I recently had a discussion with a Partner NOC and they were discussing how they sometimes need to go into their customers' unmanaged servers to clean up the remains of a security breach caused by users running outdated website software.
The issue
While proactive measures exist such as using something like cPAddons/Site Software or a third party utility that permits forced upgrading of outdated website software, since these are customers' unmanaged servers, such proactive measures are often out of their hands.
What happens is a vulnerable (often outdated) website script will be compromised and a shell is uploaded, and by looking at the directories in /home or using other methods, they can determine the usernames of users on that server. They would then use a URL like the following to propagate the attack:
http://(domain of compromised website)/~(username)/(attack URL)
This can be prevented by enabling mod_userdir protection, but the Partner NOC often is compelled to clean up the mess regardless of how server admins configure their cPanel&WHM servers. Keep in mind, SuPHP and SuExec, while it prevents one account from accessing another account, does not prevent a script running on another computer from calling any URL it wants.

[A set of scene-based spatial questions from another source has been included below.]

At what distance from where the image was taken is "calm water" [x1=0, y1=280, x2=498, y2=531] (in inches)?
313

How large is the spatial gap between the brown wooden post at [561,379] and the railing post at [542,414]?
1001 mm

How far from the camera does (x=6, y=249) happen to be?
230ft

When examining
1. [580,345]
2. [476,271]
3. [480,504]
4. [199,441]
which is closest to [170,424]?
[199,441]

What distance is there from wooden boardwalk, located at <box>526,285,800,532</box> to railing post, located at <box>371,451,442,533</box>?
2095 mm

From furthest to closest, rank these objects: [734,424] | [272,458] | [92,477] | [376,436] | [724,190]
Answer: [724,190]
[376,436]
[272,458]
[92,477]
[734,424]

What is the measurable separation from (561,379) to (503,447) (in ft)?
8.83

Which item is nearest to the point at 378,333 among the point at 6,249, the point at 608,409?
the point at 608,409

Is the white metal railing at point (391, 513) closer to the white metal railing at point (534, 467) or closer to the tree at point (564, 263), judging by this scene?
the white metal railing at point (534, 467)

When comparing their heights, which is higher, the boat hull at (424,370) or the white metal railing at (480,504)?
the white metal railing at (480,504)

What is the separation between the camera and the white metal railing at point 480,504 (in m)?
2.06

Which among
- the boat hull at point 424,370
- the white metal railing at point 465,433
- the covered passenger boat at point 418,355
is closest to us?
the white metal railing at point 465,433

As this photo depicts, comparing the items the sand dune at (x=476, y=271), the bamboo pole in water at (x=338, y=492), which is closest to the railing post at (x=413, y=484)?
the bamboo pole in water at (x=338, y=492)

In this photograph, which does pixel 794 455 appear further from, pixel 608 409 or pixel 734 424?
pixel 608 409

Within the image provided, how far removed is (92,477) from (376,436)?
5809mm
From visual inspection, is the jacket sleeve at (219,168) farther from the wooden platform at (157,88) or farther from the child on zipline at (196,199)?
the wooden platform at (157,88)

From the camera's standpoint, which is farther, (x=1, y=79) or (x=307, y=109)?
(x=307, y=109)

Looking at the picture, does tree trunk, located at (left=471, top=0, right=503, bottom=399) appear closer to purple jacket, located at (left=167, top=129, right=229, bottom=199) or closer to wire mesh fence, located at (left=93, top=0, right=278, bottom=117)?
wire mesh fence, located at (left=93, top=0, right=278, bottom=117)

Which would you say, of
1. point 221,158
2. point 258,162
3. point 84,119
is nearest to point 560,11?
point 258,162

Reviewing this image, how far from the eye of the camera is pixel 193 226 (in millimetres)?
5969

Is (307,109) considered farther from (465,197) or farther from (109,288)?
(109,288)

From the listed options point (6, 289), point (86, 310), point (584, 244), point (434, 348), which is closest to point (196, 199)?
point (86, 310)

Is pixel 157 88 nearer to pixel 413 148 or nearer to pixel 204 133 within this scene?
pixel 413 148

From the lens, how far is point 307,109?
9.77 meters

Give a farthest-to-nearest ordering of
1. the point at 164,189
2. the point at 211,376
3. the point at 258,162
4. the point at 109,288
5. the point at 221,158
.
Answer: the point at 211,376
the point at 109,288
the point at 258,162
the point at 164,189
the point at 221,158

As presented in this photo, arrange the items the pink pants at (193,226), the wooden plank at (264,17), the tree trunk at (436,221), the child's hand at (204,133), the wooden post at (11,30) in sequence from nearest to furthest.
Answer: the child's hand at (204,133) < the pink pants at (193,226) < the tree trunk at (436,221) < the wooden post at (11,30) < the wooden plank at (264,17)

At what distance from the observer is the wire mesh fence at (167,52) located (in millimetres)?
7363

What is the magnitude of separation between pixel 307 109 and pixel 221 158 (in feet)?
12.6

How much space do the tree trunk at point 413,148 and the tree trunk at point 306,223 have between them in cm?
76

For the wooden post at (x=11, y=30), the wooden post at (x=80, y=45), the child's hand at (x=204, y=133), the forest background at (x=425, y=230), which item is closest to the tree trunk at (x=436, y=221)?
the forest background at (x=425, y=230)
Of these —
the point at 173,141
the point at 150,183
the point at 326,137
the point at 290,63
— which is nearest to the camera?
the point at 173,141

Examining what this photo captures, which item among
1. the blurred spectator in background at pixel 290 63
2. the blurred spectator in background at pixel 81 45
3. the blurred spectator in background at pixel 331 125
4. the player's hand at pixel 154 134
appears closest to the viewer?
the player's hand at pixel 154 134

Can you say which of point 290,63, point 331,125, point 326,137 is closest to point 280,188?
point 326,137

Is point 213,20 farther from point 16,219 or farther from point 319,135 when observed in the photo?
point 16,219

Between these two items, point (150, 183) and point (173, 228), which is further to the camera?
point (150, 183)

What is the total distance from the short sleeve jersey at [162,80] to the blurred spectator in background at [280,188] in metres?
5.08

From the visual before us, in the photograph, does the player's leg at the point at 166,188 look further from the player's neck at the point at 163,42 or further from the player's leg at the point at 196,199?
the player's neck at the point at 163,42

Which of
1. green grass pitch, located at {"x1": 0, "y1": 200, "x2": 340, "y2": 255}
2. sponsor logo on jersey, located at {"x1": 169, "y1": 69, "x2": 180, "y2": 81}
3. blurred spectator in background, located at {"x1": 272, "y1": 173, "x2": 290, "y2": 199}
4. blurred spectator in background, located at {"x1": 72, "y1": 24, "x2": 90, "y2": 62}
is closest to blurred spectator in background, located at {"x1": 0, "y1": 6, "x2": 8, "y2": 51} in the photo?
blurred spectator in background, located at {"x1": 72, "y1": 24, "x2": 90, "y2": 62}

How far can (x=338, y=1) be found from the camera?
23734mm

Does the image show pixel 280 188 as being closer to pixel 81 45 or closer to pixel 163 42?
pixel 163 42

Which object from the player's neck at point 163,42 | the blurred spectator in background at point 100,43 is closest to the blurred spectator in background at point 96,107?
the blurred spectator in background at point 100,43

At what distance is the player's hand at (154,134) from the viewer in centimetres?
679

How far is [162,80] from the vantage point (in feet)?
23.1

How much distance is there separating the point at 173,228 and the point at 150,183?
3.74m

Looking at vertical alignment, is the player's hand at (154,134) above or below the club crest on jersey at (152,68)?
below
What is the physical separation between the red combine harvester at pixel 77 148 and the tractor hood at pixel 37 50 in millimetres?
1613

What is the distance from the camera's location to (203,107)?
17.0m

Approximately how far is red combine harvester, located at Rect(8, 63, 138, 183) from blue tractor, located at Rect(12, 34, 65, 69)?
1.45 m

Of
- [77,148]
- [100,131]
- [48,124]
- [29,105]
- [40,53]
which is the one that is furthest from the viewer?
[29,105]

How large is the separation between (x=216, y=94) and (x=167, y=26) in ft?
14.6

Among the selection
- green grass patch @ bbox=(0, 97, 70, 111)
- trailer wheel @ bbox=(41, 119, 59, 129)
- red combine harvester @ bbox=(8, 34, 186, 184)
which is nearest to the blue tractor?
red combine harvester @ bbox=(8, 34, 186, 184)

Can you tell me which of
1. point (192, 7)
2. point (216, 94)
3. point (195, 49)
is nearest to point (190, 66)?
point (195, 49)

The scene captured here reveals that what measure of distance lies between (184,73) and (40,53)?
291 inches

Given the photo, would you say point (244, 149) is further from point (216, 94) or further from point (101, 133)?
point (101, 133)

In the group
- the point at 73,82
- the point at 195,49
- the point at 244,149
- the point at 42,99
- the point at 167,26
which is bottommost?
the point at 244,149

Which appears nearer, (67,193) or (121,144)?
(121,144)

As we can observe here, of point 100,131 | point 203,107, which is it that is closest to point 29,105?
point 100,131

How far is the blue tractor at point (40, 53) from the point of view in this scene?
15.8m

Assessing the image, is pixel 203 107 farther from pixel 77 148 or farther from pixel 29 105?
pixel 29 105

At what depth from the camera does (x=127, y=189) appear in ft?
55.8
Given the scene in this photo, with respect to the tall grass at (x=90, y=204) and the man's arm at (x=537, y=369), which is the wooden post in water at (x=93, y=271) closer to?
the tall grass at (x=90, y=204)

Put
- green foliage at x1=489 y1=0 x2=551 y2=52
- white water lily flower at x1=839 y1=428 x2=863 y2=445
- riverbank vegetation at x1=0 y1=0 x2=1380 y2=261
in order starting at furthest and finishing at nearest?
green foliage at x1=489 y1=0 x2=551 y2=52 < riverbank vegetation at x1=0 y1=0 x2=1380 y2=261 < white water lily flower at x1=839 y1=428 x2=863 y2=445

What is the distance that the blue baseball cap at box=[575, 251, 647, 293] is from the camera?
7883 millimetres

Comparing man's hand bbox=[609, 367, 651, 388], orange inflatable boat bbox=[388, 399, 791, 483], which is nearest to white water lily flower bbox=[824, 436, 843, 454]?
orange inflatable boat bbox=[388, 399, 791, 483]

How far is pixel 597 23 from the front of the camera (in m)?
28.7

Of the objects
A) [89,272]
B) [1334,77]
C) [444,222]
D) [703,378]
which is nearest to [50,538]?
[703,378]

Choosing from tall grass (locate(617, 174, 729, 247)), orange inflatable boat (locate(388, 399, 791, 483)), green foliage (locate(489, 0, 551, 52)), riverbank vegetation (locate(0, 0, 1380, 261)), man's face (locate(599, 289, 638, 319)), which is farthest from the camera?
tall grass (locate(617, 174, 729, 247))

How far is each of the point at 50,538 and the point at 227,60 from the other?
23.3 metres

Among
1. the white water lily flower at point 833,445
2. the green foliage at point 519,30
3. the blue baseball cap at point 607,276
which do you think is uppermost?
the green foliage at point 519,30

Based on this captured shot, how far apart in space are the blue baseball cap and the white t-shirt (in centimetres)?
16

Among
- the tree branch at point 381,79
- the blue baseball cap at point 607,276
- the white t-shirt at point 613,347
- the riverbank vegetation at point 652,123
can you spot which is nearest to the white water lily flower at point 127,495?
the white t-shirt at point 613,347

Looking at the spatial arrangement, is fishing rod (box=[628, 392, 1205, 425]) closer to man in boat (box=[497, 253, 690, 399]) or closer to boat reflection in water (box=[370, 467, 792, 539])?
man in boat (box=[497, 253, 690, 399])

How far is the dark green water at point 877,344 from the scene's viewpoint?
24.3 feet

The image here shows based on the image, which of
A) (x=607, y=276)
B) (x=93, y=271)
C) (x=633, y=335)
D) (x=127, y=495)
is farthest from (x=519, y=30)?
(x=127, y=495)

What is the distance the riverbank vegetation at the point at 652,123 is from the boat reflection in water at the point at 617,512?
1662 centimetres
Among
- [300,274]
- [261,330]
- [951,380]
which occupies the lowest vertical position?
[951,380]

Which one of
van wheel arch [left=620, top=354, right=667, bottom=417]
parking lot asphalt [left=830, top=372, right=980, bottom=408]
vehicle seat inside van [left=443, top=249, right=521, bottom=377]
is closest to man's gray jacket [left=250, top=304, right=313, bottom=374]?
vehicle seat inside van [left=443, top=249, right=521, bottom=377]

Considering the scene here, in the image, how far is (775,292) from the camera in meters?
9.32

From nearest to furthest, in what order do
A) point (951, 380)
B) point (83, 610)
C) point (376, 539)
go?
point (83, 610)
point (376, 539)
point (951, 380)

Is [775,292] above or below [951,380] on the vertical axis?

Often, there are indicators in the SSH, mail and other logs that clearly indicate an attack is underway. While tools such as the free third party utility ConfigServer Security & Firewall exist to proactively combat these issues including by means of monitoring logs for suspicious activity and preemptively banning such IPs, again the servers are outside the control of the Partner NOC so such proactive measures are deemed impractical since these are unmanaged servers.
One suggestion
This Partner NOC suggested adding an option to WHM's Password Modification screen to indicate that an account has been compromised. This would somehow produce information based on how that account was compromised including:
- Check the last logs to see when unrecognized IPs initially got into SSH
- Use find -mtime to discover what they changed/created/etc.
- Check for SSH keys
- Check if they added FrontPage Authorization
- Look at the Apache error logs for other sites they have attacked
- Analyze the error codes in the Apache error log to reflect what they may have successfully hit
- Analyze the secure.log and cPanel logs to see if they ever logged into the accounts' cPanel or WHM interfaces
Ultimately, scanning this list of items could help reduce re-infections and missed infections.